Ask your client if they care about storing accurate information1 rather than random strings.
Then set them a series of challenges. First, ensure that the sport information is in the correct "domain". For the member_sports
table, that is:
sport_id int not null
^
|--correct type
For their "store everything in a varchar column" solution, I guess you're writing a CHECK
constraint. A regex would probably help here but there's no native support for regex in SQL Server - so you're either bodging it or calling out to a CLR function to make sure that only actual int
values are stored.
Next, we not only want to make sure that the domain is correct but that the sports are actually defined in your system. For member_sports
, that's:
CONSTRAINT FK_Member_Sports_Sports FOREIGN KEY (Sport_ID) references Sports (Sport_ID)

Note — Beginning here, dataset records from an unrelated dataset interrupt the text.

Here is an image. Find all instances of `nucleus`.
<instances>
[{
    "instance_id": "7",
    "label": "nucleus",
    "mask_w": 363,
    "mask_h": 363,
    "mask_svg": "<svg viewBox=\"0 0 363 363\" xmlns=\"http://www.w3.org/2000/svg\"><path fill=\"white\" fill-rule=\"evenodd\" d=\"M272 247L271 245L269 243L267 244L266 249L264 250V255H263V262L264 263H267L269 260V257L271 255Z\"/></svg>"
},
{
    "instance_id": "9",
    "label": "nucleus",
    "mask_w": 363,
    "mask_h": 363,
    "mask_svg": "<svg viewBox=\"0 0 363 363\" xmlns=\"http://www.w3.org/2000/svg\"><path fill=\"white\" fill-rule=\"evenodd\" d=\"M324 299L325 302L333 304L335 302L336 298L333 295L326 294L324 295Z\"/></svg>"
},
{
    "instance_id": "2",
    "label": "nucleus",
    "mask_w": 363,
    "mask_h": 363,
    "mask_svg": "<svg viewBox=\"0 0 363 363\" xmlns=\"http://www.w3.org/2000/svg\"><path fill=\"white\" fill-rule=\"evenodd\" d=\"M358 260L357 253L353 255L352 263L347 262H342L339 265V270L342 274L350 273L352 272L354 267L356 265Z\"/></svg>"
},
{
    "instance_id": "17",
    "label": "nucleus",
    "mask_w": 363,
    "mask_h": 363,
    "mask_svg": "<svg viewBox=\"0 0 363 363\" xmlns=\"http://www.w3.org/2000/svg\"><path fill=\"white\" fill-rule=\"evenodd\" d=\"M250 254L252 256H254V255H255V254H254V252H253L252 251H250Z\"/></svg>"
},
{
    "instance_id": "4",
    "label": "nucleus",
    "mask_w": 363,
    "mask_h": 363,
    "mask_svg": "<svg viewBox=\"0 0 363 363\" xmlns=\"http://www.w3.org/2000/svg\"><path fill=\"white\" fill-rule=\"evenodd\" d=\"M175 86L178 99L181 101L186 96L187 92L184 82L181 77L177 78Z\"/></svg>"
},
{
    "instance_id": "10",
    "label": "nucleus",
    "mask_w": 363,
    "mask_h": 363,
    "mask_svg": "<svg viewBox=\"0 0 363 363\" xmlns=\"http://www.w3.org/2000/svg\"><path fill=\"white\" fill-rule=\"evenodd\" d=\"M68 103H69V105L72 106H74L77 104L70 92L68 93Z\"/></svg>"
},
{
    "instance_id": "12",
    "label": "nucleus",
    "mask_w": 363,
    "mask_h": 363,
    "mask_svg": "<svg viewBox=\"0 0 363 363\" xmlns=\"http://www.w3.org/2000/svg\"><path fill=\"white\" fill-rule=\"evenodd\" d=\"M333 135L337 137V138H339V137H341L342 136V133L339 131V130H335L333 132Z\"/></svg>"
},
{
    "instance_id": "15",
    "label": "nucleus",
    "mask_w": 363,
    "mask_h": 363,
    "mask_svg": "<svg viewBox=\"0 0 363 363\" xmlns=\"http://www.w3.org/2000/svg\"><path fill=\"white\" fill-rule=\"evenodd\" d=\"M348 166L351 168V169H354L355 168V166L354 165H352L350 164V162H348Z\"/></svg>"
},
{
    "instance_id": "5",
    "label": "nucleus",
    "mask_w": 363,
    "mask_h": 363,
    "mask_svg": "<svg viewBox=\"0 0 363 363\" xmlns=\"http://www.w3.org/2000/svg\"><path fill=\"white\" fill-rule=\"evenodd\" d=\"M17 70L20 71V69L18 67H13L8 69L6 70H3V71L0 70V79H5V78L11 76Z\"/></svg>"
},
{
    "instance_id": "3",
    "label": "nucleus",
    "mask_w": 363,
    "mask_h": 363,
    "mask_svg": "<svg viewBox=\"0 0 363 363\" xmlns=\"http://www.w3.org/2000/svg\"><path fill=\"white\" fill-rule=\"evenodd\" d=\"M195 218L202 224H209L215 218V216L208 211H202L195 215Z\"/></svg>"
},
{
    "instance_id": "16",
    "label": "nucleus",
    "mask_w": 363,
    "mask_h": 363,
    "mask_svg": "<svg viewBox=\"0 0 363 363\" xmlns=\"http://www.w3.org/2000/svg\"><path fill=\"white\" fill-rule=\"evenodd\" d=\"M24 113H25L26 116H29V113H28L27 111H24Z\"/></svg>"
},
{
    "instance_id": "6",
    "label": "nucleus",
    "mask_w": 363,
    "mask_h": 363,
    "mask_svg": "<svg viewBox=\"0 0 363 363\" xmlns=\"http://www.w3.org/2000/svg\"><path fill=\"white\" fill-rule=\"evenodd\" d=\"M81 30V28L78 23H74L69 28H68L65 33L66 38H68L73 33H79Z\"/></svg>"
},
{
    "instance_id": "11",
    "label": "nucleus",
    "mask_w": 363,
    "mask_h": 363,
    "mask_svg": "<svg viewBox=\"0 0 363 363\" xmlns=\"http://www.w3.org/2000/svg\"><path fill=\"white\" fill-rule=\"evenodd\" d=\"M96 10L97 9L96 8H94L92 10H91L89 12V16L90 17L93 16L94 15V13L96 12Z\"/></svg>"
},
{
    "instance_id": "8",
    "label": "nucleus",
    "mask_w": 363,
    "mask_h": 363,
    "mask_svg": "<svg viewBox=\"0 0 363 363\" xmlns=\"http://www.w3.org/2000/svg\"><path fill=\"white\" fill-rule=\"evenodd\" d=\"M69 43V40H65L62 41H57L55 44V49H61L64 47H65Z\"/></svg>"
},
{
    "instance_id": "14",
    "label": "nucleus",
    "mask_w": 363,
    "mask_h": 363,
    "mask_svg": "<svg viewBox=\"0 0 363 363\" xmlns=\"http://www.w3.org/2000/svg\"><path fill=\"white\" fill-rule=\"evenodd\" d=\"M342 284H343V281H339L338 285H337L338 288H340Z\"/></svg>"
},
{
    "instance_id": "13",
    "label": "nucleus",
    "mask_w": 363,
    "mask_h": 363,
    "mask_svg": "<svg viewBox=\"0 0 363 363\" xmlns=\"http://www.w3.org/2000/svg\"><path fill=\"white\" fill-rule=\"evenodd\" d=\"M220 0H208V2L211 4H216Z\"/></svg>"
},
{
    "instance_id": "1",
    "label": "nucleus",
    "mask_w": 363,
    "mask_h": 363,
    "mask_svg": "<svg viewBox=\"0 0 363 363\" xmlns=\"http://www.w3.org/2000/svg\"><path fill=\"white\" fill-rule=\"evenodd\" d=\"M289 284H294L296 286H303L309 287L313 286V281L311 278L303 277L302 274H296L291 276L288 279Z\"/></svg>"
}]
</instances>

For their "store everything in a varchar column" I guess this is going to be a far more complex CHECK
constraint using UDFs to query other tables. It's going to be messy and procedural. Plus if you want to prevent a row from being removed from sports
while it's still referenced by any member
, you're talking about a trigger on the sports
table that has to query every row in members
2`.
Finally, let's say that it's meaningless for the same sport to be recorded for a single member multiple times. For member_sports
, that is (if it's not the PK):
CONSTRAINT UQ_Member_Sports UNIQUE (Member_ID,Sport_ID)
For their "store everything in a varchar column" it's another horrifically procedural UDF called from a CHECK
constraint.
Even if the varchar
variant performed better (unlikely since you need to be ripping strings apart and T-SQL's string manipulation functions are notoriously weak (see above re: regex)) for certain values of "performs better", how do they propose that the data is meaningful and not nonsense?
Writing the procedural variants that can also cope with nonsense is an even more challenging endeavour.
In case it's not clear from the above - I am a big fan of Declarative Referential Integrity (DRI). Stating what you want versus focussing on mechanisms is a huge part of why SQL appeals to me. You construct the right DRI and know that your data is always correct (or, at least, as you expect it to be)
1"The application will always do this correctly" isn't a good answer. If you manage to build an application and related database in which nobody ever writes some direct SQL to fix something, I guess you'll be the first.
But in most circumstances, there's always more than one application, and even if the other application is a direct SQL client only employed by developers, you're already beyond being able to trust that the application will always act correctly. And bugs in applications are far more likely than bugs in SQL database engine's implementations of constraints, which have been tested far more times than any individual application's attempt to enforce constraints.
2Let alone the far more likely query - find all members who are associated with a particular sport. A second index on member_sports
makes this a trivial query3. No indexes help the "it's somewhere in this string" solution and you're looking at a table scan with no indexing opportunities.
3Any index that has sport_id
first should be able to satisfy such a query.